Thursday, December 3, 2009

Clarifying the Cloud

In vacation weeks and those that follow, the group working on the Data in the Cloud do not usually meet. But we are always working on something....

A couple things of interest for this project include (1) what other services at ICPSR we have put in the cloud and (2) what resources Steve Burling (our 70% man ....we call him that because 70% of his time is dedicated to the project....it isn't meant to imply that he is only 70% of a man ...I think) are using to build the applications and images for this project.

First, a link to Bryan's ICPSR Tech blog about the other ICPSR services running in the cloud. On-going experiences with these service will be useful in monitoring service performance primarily. Bryan will keep us informed about problems or triumphs so we can evaluate other sources of information that will inform what we do. Synergy is fantastic, don't you think?

Second, Steve reports that these are the specific resources he has been using to build our ACI (remember this is our fancy acronym for the customized analytic space we are creating for users) in the cloud. The primary source is Amazon's documentation on the AWS service. In particular from there, he has used the Getting Started Guide, the Developer Guide, and the Command Line Reference.

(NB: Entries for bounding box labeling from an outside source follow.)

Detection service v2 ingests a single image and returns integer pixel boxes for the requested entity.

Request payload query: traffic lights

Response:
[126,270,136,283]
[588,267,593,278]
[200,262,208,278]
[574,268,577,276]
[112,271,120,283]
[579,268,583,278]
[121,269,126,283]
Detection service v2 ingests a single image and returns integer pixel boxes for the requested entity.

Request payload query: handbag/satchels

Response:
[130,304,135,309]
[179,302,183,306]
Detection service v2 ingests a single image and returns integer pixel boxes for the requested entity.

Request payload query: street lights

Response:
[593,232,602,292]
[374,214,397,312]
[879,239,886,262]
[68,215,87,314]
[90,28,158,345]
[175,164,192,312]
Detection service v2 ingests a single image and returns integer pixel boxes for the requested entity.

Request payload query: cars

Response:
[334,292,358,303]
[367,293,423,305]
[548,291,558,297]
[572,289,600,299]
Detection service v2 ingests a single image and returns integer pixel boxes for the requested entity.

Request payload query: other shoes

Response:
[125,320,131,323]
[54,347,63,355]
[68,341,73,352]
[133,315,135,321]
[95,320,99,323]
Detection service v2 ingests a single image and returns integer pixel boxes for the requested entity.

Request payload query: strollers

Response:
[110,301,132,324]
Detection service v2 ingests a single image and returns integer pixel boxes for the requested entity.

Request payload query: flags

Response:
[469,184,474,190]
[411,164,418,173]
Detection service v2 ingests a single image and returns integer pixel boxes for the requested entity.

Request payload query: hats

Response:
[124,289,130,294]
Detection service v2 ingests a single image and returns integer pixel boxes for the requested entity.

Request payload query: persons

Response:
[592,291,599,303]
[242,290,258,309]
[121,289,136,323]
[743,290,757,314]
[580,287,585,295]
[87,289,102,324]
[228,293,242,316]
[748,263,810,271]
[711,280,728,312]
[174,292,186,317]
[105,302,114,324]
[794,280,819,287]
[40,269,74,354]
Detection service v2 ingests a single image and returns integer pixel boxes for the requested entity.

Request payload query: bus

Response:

Tuesday, November 17, 2009

ACI Chooser --- what a terrible name

We met today to decide how to put together the place where we gather information from the contract holder so that we can configure their space. I think that's what Bryan means by "Chooser" ---ugh. The inelegance of tech speak is legendary but this one is a real winner. The restricted contracting portal will already provide us with a great deal of information about the primary investigator that we can "populate" (another elegant use of a term) the forms with but we need to confirm the identity of the primary investigator and his/her research team. We will do that with an entry screen that confirms the identities through a MyData registration on the PI and a list of research team members and their emails. We then need to identify their choice of stat package and OS (the on-going argument between Steve Burling --our 70% man and Bryan is that almost 90% of the folks coming through this will choose a Windows environment as an OS and thus it makes both the OS choice and Burling an anachronism). We will also bring information from the RCS to determine the structure of the security for the data system the PI and team are accessing.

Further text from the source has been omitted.